12 mai  Daniel Martell et Malehya Brooks-Murray acceptent de se soumettre au détecteur de mensonges. La police indique que les deux ont été jugés véridiques. D’autres membres de la famille participent également aux tests.

17 au 19 mai  D'autres recherches au sol sont effectuées.

Plusieurs personnes agenouillées dans la pelouse, où se trouve un mémorial composé de fleurs et de peluches pour enfants.

Le 2 juin 2025, un mois après la disparition des enfants, des citoyens ajoutent des objets à un mémorial érigé devant le poste de la GRC à Stellarton, en Nouvelle-Écosse.

Photo : CBC / Angela MacIvor

19 juin :

  • Le gouvernement de la Nouvelle-Écosse offre une récompense pouvant atteindre 150 000 $ pour toute information concernant l’affaire.
  • La police confirme avoir fouillé la résidence familiale, les bâtiments sur la propriété, les systèmes septiques à proximité, des puits, des ponceaux, quatre puits de mine abandonnés et des lacs.

22 août  La GRC publie un communiqué indiquant qu’elle examine tous les scénarios. Des documents judiciaires récemment rendus publics indiquent que la police ne croit pas que l’affaire soit de nature criminelle.

Le sergent d'état-major Curtis MacKinnon, de la GRC, devant des portraits des enfants disparus Lily et Jack Sullivan.

Le sergent d'état-major Curtis MacKinnon, de la Gendarmerie royale du Canada en Nouvelle-Écosse, devant des portraits de Lily et Jack, le 7 mai 2025 à Lansdowne Station, dans le comté de Pictou.

Photo : Radio-Canada / Jeorge Sadi

19 septembre  Des chiens entraînés à détecter des restes humains participent aux recherches. La police indique que rien n’a été trouvé.

17 octobre  La GRC publie des documents citant des résidents du secteur qui affirment avoir entendu un véhicule circuler à plusieurs reprises près du domicile des enfants, quelques heures avant leur disparition. La police réfute par la suite ces affirmations.

Un homme en combinaison orange, de profil, marchant de droite à gauche dans une rivière.

Un bénévole participe à des recherches à Lansdowne, le 15 novembre 2025.

Photo : CBC / Jeorge Sadi

16 novembre  Une recherche menée par le groupe bénévole Please Bring Me Home permet de trouver des éléments d’intérêt, mais la GRC affirme qu’ils ne sont pas pertinents pour l’enquête.

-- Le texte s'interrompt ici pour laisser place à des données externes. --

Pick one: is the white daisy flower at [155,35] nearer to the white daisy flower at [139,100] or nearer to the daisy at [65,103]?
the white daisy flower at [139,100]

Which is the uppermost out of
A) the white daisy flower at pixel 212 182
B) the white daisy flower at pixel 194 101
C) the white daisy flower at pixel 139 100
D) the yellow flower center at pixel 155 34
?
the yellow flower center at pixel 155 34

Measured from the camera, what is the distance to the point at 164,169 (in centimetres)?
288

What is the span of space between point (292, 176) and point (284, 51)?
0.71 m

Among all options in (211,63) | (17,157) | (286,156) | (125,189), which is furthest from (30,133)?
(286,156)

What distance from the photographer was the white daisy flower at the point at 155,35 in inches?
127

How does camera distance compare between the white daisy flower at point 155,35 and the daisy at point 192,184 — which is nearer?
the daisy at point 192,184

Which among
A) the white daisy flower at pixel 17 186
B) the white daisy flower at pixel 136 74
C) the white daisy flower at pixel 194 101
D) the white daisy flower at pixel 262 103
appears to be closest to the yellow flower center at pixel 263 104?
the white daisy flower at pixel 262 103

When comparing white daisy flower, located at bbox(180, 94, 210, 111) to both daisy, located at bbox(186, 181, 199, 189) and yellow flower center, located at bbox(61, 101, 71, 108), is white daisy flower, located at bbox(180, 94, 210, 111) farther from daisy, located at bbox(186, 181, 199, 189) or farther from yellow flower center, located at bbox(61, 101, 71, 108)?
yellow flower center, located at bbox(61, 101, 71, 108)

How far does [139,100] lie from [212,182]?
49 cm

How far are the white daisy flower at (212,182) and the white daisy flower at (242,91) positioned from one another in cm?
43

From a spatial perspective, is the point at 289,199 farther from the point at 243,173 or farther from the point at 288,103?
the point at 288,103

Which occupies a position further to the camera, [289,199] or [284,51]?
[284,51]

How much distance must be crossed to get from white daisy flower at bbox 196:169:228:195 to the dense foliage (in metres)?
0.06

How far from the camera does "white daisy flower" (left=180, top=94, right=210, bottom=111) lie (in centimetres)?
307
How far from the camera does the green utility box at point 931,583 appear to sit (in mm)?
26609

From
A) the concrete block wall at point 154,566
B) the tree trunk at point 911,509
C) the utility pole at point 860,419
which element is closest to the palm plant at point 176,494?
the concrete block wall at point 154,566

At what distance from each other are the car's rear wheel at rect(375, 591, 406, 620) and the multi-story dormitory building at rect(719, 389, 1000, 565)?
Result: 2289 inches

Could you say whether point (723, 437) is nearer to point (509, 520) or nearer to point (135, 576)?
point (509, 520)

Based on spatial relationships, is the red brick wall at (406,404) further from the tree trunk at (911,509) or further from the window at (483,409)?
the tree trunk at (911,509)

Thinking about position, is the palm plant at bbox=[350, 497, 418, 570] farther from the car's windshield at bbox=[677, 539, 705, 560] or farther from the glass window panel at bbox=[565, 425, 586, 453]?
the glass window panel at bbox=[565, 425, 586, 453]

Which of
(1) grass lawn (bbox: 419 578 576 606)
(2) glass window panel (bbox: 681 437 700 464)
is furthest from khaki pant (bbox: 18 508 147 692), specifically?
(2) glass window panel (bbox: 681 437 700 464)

29 janvier 2026  Daniel Martell est arrêté et accusé de voies de fait, de séquestration et d’agression sexuelle impliquant une victime adulte qui ne peut être identifiée. La police précise que cette affaire n’est pas liée à la disparition des enfants. Daniel Martell nie les allégations, qui n’ont pas été examinées par un tribunal.

Profil gauche d'un homme dans la trentaine aux cheveux courts grisonnants et à la courte barbe rousse, l'air concentré.

Daniel Martell est le beau-père de Lilly et Jack Sullivan. (Photo d'archives)

Photo : CBC / Jeorge Sadi

3 février  La GRC confirme que, malgré d’importantes recherches terrestres et aériennes, peu d’indices ont été relevés pour expliquer ce qui est arrivé aux enfants.

26 février  Belynda Gray, la grand-mère paternelle de Lilly et Jack Sullivan, lance une campagne de financement pour payer des recherches supplémentaires.

12 mars  La GRC indique qu’une nouvelle série de tests polygraphiques, ou détecteur de mensonges, a eu lieu en février. La police ne précise pas qui y a été soumis.